→ Problem description
What lines of the data hold the string "States"? Copy them all.
______
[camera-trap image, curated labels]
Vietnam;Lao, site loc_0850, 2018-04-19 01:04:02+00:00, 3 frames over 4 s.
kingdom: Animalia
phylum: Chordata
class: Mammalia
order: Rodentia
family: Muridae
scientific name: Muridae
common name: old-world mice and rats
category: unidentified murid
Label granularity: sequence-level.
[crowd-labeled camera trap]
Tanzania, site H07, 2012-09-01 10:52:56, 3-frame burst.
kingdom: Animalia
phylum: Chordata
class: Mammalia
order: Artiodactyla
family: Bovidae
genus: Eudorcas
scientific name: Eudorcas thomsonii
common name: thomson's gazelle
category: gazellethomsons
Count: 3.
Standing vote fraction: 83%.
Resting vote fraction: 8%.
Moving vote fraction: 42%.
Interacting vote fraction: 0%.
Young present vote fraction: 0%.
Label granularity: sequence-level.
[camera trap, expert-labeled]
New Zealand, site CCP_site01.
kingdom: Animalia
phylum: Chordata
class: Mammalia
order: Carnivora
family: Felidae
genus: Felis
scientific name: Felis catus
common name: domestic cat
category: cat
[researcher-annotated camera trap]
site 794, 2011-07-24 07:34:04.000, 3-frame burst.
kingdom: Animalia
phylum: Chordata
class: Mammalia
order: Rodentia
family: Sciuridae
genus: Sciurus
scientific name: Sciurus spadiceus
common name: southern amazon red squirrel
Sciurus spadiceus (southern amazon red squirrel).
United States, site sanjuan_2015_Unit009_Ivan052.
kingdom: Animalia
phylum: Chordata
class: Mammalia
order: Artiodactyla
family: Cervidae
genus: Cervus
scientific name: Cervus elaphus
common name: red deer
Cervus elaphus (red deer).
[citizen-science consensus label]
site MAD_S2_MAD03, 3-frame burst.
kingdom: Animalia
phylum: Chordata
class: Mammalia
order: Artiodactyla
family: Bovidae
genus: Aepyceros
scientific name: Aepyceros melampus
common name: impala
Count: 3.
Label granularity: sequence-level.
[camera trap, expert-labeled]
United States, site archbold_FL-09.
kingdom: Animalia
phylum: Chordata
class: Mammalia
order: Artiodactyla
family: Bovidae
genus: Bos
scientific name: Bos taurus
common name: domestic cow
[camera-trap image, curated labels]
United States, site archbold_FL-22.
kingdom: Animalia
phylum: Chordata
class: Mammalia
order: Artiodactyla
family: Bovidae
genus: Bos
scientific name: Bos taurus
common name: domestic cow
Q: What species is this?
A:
______
→ Answer area
United States, site sanjuan_2015_Unit009_Ivan052.
United States, site archbold_FL-09.
United States, site archbold_FL-22.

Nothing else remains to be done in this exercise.